In “Probabilizing Fibonacci Numbers” Persi Diaconis recalls asking Ron Graham to help him make his undergraduate number theory class more fun. Persi asks about the chance a Fibonacci number is even and whether infinitely many Fibonacci numbers are prime. After answering “1/3” and “no one knows” to Persi’s questions, Ron suggests giving the undergrads the following problem:

\( \displaystyle{\sum_{n=1}^\infty \frac{F_n}{10^n} = \frac{10}{89}}\)

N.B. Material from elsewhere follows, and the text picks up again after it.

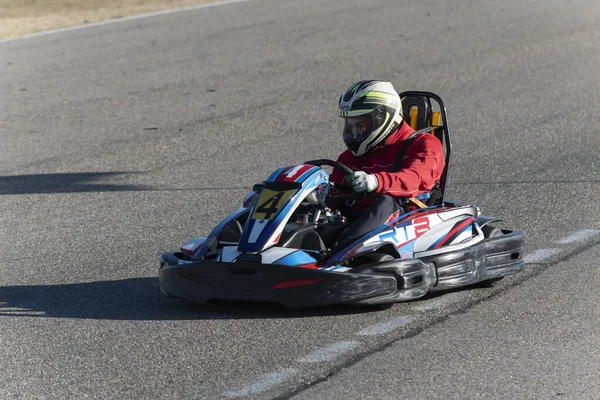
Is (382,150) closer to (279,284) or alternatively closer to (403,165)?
(403,165)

While no longer an undergrad, I found the problem fun to solve and wanted to work out the general pattern. Above \(F_n\) is the \(n\)th Fibonacci number. So \(F_0=0,F_1=1\) and \(F_{n} = F_{n-1} + F_{n-2}\) for \(n \ge 2\). Ron’s infinite series can be proved using the recurrence relation for the Fibonacci numbers and the general result is that for any \(c > \varphi = \frac{1+\sqrt{5}}{2} \approx 1.618\)

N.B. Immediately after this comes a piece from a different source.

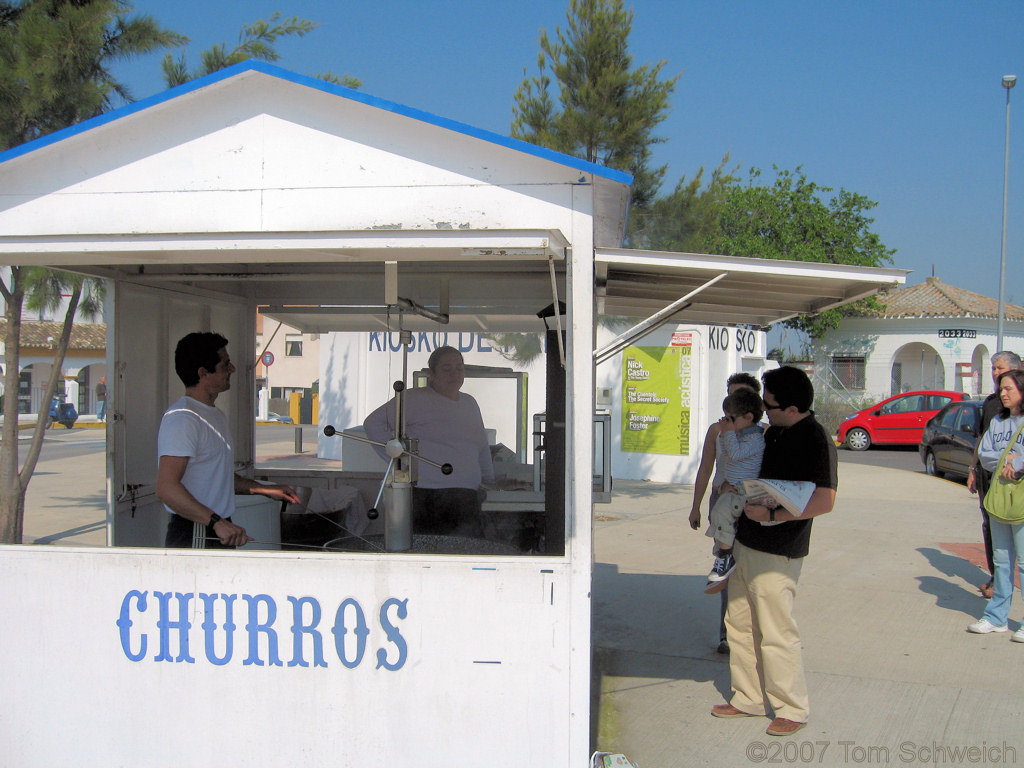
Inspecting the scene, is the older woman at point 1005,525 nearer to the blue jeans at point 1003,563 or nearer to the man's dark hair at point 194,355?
the blue jeans at point 1003,563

\(\displaystyle{\sum_{n=1}^\infty \frac{F_n}{c^n} = \frac{c}{c^2-c-1}}.\)

To see why, first note that \(F_n \approx \varphi^n/\sqrt{5}\) so the sum does converge for \(c>\varphi\). Let \(x = \sum_{n=1}^\infty \frac{F_n}{c^n}\) be the value of the sum. If we multiply \(x\) by \(c^2\), then we get

\(\displaystyle{c^2 x = \frac{c^2F_1}{c} + \sum_{n=2}^\infty \frac{F_n}{c^{n-2}} = c + \sum_{n=2}^\infty \frac{F_{n-1}}{c^{n-2}} + \sum_{n=2}^\infty \frac{F_{n-2}}{c^{n-2}} .}\)

But

\(\displaystyle{\sum_{n=2}^\infty \frac{F_{n-2}}{c^{n-2}}=x}\) and \(\displaystyle{\sum_{n=2}^\infty \frac{F_{n-1}}{c^{n-2}}=cx}\).

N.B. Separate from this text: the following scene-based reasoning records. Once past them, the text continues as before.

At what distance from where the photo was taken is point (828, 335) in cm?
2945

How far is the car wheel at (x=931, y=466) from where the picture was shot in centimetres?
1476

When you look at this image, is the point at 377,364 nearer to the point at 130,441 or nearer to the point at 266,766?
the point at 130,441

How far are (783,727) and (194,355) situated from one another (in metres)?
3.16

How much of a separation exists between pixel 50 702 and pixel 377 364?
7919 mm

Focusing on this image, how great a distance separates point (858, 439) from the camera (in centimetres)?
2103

Together this implies that \(c^2 x = c+cx+x\) and so

\(\displaystyle{\sum_{n=1}^\infty \frac{F_n}{c^n} = x = \frac{c}{c^2-c-1}.}\)

Generating functions

The above calculation is closely related to the generating function of the Fibonacci numbers. The generating function of the Fibonacci numbers is the function \(f(z)\) given by

\(\displaystyle{f(z) = \sum_{n=1}^\infty F_n z^n.}\)

If we let \(z = c^{-1}\), then by Ron’s exercise

\(\displaystyle{f(z) = \frac{c}{c^2-c-1}=\frac{z^{-1}}{z^{-2}-z^{-1}-1} = \frac{z}{1-z-z^2},}\)

for \(z < \varphi^{-1}\). So solving Ron’s exercise is equivalent to finding the generating function of the Fibonacci numbers!

Other sums

In “Probabilizing Fibonacci Numbers”, Ron also suggests getting the undergrads to add up \(\sum_{k=0}^\infty \frac{1}{F_{2^k}}\). I leave this sum for another blog post!